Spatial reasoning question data
____________
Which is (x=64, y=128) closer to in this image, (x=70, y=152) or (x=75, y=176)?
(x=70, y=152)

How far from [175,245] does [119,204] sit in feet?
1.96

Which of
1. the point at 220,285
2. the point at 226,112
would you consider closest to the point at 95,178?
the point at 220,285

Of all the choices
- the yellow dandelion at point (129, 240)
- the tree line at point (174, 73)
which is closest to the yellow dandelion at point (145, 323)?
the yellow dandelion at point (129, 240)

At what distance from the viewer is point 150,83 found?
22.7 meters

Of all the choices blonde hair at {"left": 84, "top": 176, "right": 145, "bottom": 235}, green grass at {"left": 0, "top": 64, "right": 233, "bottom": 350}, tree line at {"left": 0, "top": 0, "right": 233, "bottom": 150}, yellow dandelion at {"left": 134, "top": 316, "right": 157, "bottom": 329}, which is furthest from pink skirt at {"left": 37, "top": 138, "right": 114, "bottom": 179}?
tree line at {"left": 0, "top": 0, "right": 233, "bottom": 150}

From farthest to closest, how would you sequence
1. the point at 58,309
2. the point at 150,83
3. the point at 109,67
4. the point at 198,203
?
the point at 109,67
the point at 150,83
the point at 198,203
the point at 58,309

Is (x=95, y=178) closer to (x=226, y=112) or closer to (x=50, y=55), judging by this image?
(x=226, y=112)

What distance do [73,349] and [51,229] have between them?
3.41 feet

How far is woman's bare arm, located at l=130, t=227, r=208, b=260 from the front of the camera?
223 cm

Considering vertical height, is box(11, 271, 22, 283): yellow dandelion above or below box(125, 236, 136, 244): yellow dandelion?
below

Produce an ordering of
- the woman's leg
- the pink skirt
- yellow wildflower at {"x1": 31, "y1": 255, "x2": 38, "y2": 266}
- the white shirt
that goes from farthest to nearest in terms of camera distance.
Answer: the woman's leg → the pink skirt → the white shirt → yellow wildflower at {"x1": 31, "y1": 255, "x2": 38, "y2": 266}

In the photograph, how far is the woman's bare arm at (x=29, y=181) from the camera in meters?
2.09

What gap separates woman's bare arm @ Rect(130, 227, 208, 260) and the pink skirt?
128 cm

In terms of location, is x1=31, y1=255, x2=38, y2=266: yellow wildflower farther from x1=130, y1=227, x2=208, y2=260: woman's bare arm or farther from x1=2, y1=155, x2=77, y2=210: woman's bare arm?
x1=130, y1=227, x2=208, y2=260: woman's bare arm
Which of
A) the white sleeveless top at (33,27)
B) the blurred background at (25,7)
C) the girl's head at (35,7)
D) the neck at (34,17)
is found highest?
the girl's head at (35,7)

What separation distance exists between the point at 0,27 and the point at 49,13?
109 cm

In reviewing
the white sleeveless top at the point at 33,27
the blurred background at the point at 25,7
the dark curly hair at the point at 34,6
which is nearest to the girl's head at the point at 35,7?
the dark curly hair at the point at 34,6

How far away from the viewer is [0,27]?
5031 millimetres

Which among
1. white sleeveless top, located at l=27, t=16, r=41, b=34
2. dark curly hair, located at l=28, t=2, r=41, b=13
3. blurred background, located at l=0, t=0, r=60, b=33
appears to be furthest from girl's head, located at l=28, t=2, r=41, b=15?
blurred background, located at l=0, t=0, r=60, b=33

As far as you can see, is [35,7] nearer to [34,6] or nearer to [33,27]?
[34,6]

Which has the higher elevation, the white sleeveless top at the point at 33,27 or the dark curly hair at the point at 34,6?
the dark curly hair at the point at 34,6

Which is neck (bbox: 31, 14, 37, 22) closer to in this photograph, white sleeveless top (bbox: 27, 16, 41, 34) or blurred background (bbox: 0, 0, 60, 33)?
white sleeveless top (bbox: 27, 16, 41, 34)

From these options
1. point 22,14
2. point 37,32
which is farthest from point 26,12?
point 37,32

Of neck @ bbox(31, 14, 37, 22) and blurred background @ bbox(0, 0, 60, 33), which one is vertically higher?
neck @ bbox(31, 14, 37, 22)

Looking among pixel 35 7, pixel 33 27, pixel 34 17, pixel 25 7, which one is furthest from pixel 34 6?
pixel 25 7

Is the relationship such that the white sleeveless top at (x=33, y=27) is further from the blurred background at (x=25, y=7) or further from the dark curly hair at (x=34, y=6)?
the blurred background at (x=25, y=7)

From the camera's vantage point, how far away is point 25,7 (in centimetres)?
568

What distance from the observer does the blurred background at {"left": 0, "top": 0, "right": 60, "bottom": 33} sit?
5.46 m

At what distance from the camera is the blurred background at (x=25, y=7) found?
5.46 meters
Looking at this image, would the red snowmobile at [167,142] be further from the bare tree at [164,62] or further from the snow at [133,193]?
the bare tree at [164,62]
____________
-- What needs to be done --
Reproduce every one of the spatial reasoning entries above word for word.

-- Answer --
Which is (x=64, y=128) closer to in this image, (x=70, y=152) or (x=75, y=176)?
(x=70, y=152)

How far from [175,245] does [119,204] sit in feet?
1.96

Which of
1. the point at 220,285
2. the point at 226,112
would you consider closest to the point at 95,178?
the point at 220,285

Of all the choices
- the yellow dandelion at point (129, 240)
- the tree line at point (174, 73)
which is closest to the yellow dandelion at point (145, 323)?
the yellow dandelion at point (129, 240)

At what distance from the viewer is point 150,83 found?
22.7 meters

Of all the choices blonde hair at {"left": 84, "top": 176, "right": 145, "bottom": 235}, green grass at {"left": 0, "top": 64, "right": 233, "bottom": 350}, tree line at {"left": 0, "top": 0, "right": 233, "bottom": 150}, yellow dandelion at {"left": 134, "top": 316, "right": 157, "bottom": 329}, which is furthest from pink skirt at {"left": 37, "top": 138, "right": 114, "bottom": 179}?
tree line at {"left": 0, "top": 0, "right": 233, "bottom": 150}

From farthest to closest, how would you sequence
1. the point at 58,309
2. the point at 150,83
3. the point at 109,67
4. the point at 198,203
?
the point at 109,67
the point at 150,83
the point at 198,203
the point at 58,309

Is (x=95, y=178) closer to (x=226, y=112) or closer to (x=50, y=55), judging by this image?
(x=226, y=112)

What distance do [73,349] and [51,229] have between them?
3.41 feet

How far is woman's bare arm, located at l=130, t=227, r=208, b=260 from the front of the camera?
223 cm

Considering vertical height, is box(11, 271, 22, 283): yellow dandelion above or below box(125, 236, 136, 244): yellow dandelion?
below

Produce an ordering of
- the woman's leg
- the pink skirt
- yellow wildflower at {"x1": 31, "y1": 255, "x2": 38, "y2": 266}
- the white shirt
that goes from farthest to nearest in terms of camera distance.
Answer: the woman's leg → the pink skirt → the white shirt → yellow wildflower at {"x1": 31, "y1": 255, "x2": 38, "y2": 266}

In the photograph, how far is the woman's bare arm at (x=29, y=181) from the camera in meters?
2.09

What gap separates woman's bare arm @ Rect(130, 227, 208, 260) and the pink skirt?
128 cm

In terms of location, is x1=31, y1=255, x2=38, y2=266: yellow wildflower farther from x1=130, y1=227, x2=208, y2=260: woman's bare arm or farther from x1=2, y1=155, x2=77, y2=210: woman's bare arm?
x1=130, y1=227, x2=208, y2=260: woman's bare arm
Which of
A) the white sleeveless top at (33,27)
B) the blurred background at (25,7)
C) the girl's head at (35,7)
D) the neck at (34,17)
is found highest?
the girl's head at (35,7)

What separation distance exists between the point at 0,27 and the point at 49,13?
109 cm

In reviewing
the white sleeveless top at the point at 33,27
the blurred background at the point at 25,7
the dark curly hair at the point at 34,6
which is nearest to the girl's head at the point at 35,7?
the dark curly hair at the point at 34,6

How far away from the viewer is [0,27]?
5031 millimetres

Which among
1. white sleeveless top, located at l=27, t=16, r=41, b=34
2. dark curly hair, located at l=28, t=2, r=41, b=13
3. blurred background, located at l=0, t=0, r=60, b=33
appears to be furthest from girl's head, located at l=28, t=2, r=41, b=15?
blurred background, located at l=0, t=0, r=60, b=33

As far as you can see, is [35,7] nearer to [34,6] or nearer to [33,27]?
[34,6]

Which has the higher elevation, the white sleeveless top at the point at 33,27 or the dark curly hair at the point at 34,6?
the dark curly hair at the point at 34,6

Which is neck (bbox: 31, 14, 37, 22) closer to in this photograph, white sleeveless top (bbox: 27, 16, 41, 34) or blurred background (bbox: 0, 0, 60, 33)?
white sleeveless top (bbox: 27, 16, 41, 34)

From these options
1. point 22,14
2. point 37,32
which is farthest from point 26,12?
point 37,32

Of neck @ bbox(31, 14, 37, 22) and blurred background @ bbox(0, 0, 60, 33), which one is vertically higher?
neck @ bbox(31, 14, 37, 22)

Looking among pixel 35 7, pixel 33 27, pixel 34 17, pixel 25 7, which one is furthest from pixel 34 6?
pixel 25 7

Is the relationship such that the white sleeveless top at (x=33, y=27) is further from the blurred background at (x=25, y=7) or further from the dark curly hair at (x=34, y=6)?
the blurred background at (x=25, y=7)

From the camera's vantage point, how far away is point 25,7 (in centimetres)?
568

What distance from the observer does the blurred background at {"left": 0, "top": 0, "right": 60, "bottom": 33} sit?
5.46 m

At what distance from the camera is the blurred background at (x=25, y=7) found?
5.46 meters
Looking at this image, would the red snowmobile at [167,142] be further from the bare tree at [164,62] or further from the snow at [133,193]?
the bare tree at [164,62]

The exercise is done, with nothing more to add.